Amava l’allora piccolo borgo marino al punto che con un lascito testamentario dispose che una proprietà terriera alla quale era molto affezionato – sia per averla ricevuta da suo padre, al cui ricordo era molto legato, sia per avervi profuso energie e capitali per renderla bella e produttiva – andasse all’Opera Nazionale Maternità ed Infanzia, con l’obbligo di venderla per costruire un ospedale pediatrico a Marina di Ginosa. Ma l’ONMI fu in quegli anni sciolto perché dichiarato Ente “inutile” e le sue competenze passarono alla Provincia, la cui trasandata burocrazia ha fatto sì che l’accettazione dell’eredità trovasse compimento solo negli anni novanta del secolo appena trascorso, dopo più di tre decenni dall’apertura del testamento, e solo per l’insistente spinta di amici e parenti, succedutisi negli anni come consiglieri provinciali.
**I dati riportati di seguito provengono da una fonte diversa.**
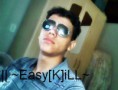 /album/frequentadores-do-nw/ogaaamn0jvgpm-7z-xodp8x4dnmj18cdy0akpveaocmpeui5ognqc5hbej2nugy1xid5wzff9u-xwtmjpn4ihj8fo4yam1t1ug4z3kn0kz3mpakrazza-fs2ockb-jpg/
E – duole doverlo rilevare – a tutt’oggi ancora nulla è stato fatto.
Non era credente,. ma era volterrianamente rispettoso delle idee altrui, tanto che quel suo ateismo non gli impediva di avere amici della levatura di Padre Damiano Tuseo o di S E Mons Marcello Mimmi, allora Arcivescovo di Bari con il quale mantenne rapporti epistolari anche quando, nominato Arcivescovo di Napoli, fu elevato all’Eminenza Cardinalizia. Né quella sua convinzione gli impediva di fare generose elargizioni come il portale della parrocchia di san Martino a Ginosa, costruito a sue spese con legno congolese, o una delle campane (credo ora rimossa) della parrocchia Maria Immacolata di Marina di Ginosa.
Coerente fino alla fine, volle, ed ebbe, funerali civili.
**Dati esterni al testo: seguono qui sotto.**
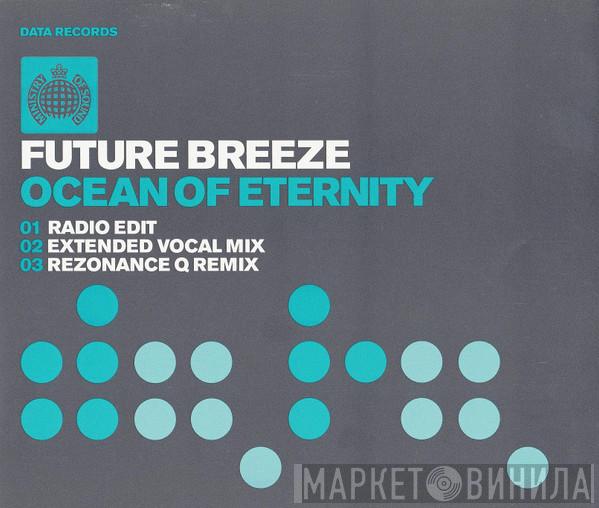  Future Breeze  - Ocean Of Eternity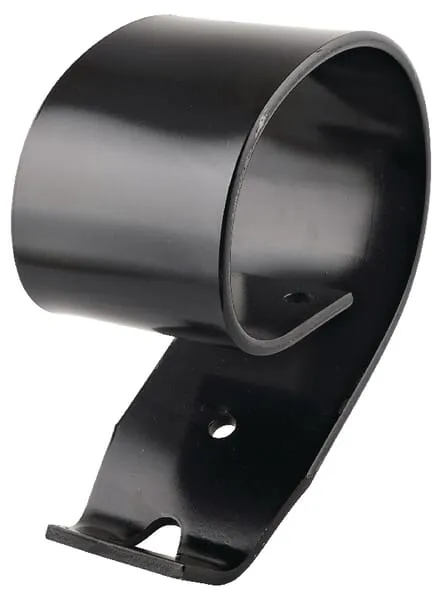 Pružina BF, 150 x 10 mm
Avrebbe voluto anche che il suo funerale fosse il più semplice e modesto possibile, ma non riuscii ad ottenerlo perché il corteo che si snodò dalla sua abitazione fino all’uscita dal paese fu più che imponente non solo per la presenza dei “marinesi” che si comportarono come se fosse stato indetto il lutto cittadino, ma anche per numerosi “cuscini” e “corone”, inviati da amici e associazioni e per la presenza di numerose personalità venute dai paesi e città vicini. Mancò, mi fu fatto notare, la partecipazione “ufficiale” della sua “Pro Loco”, che aveva fondato e guidato a lungo come presidente. Non me ne crucciai più di tanto perché pensai che egli avrebbe detto con un sorriso “così va il mondo !”
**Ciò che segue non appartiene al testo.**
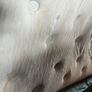 mattress Image 4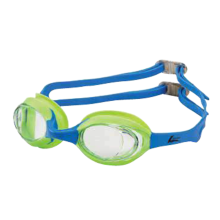Swimming Goggles Leader Atom Youth 3-6 Goggles with back adjust (ag8278-cbg)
Altrettanto imponente fu il corteo che si svolse all’arrivo del feretro a Ginosa dove autorità, personalità e una gran folla di cittadini di tutti i ceti lo attendevano in via Martiri d’Ungheria e lo accompagnarono fino all’inizio di via della Pace. Mi fu garbatamente rimproverato di non aver saputo far rispettare le sue ultime volontà visto che invece di un funerale semplice e dimesso ne aveva avuto praticamente due molto imponenti per partecipazione di popolo. A nessuno sarebbe stato possibile impedire quelle due manifestazioni, del tutto spontanee, di rispetto stima e affetto che egli, con la sua vita esemplare ed operosa, si era guadagnati.
Fu sepolto, come aveva voluto, nella nuda terra; su una semplice pietra sono incisi il suo nome e le due date.
Mi commuove il constatare che è ricordato con affetto, ancora dopo più di quarant’anni dalla sua morte, a giudicare dai fiori anonimi che mia moglie ed io troviamo sulla sua tomba quando andiamo al cimitero».